- [Exercise task]:
Reproduce the map-reduce excerpt below word for word, starting at "Calculate the Number" and stopping after "and value pair.".

[Start of Selected excerpt]

Calculate the Number of Orders, Total Quantity, and Average Quantity Per Item¶

In this example you will perform a map-reduce operation on the orders collection, for all documents that have an ord_date value greater than 01/01/2012. The operation groups by the item.sku field, and for each sku calculates the number of orders and the total quantity ordered. The operation concludes by calculating the average quantity per order for each sku value:

Define the map function to process each input document:

In the function, this refers to the document that the map-reduce operation is processing.
For each item, the function associates the sku with a new object value that contains the count of 1 and the item qty for the order and emits the sku and value pair.

copy

var mapFunction2 = function() {
                       for (var idx = 0; idx < this.items.length; idx++) {
                           var key = this.items[idx].sku;
                           var value = {
                                         count: 1,
                                         qty: this.items[idx].qty
                                       };
                           emit(key, value);
                       }
                    };

Define the corresponding reduce function with two arguments keySKU and valuesCountObjects:

valuesCountObjects is an array whose elements are the objects mapped to the grouped keySKU values passed by map function to the reducer function.

[End of Selected excerpt]
[Start of Material shown]

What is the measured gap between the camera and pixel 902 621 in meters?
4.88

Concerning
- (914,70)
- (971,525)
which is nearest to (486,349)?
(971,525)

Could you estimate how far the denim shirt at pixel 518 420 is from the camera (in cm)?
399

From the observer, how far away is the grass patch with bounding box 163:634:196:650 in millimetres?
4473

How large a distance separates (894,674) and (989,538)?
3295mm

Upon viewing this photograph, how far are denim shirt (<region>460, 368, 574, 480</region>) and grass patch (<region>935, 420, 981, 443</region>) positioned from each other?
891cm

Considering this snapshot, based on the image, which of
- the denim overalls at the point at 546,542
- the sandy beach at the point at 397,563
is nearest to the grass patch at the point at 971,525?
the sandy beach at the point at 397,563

[End of Material shown]

- [Correct result]:
Calculate the Number of Orders, Total Quantity, and Average Quantity Per Item¶

In this example you will perform a map-reduce operation on the orders collection, for all documents that have an ord_date value greater than 01/01/2012. The operation groups by the item.sku field, and for each sku calculates the number of orders and the total quantity ordered. The operation concludes by calculating the average quantity per order for each sku value:

Define the map function to process each input document:

In the function, this refers to the document that the map-reduce operation is processing.
For each item, the function associates the sku with a new object value that contains the count of 1 and the item qty for the order and emits the sku and value pair.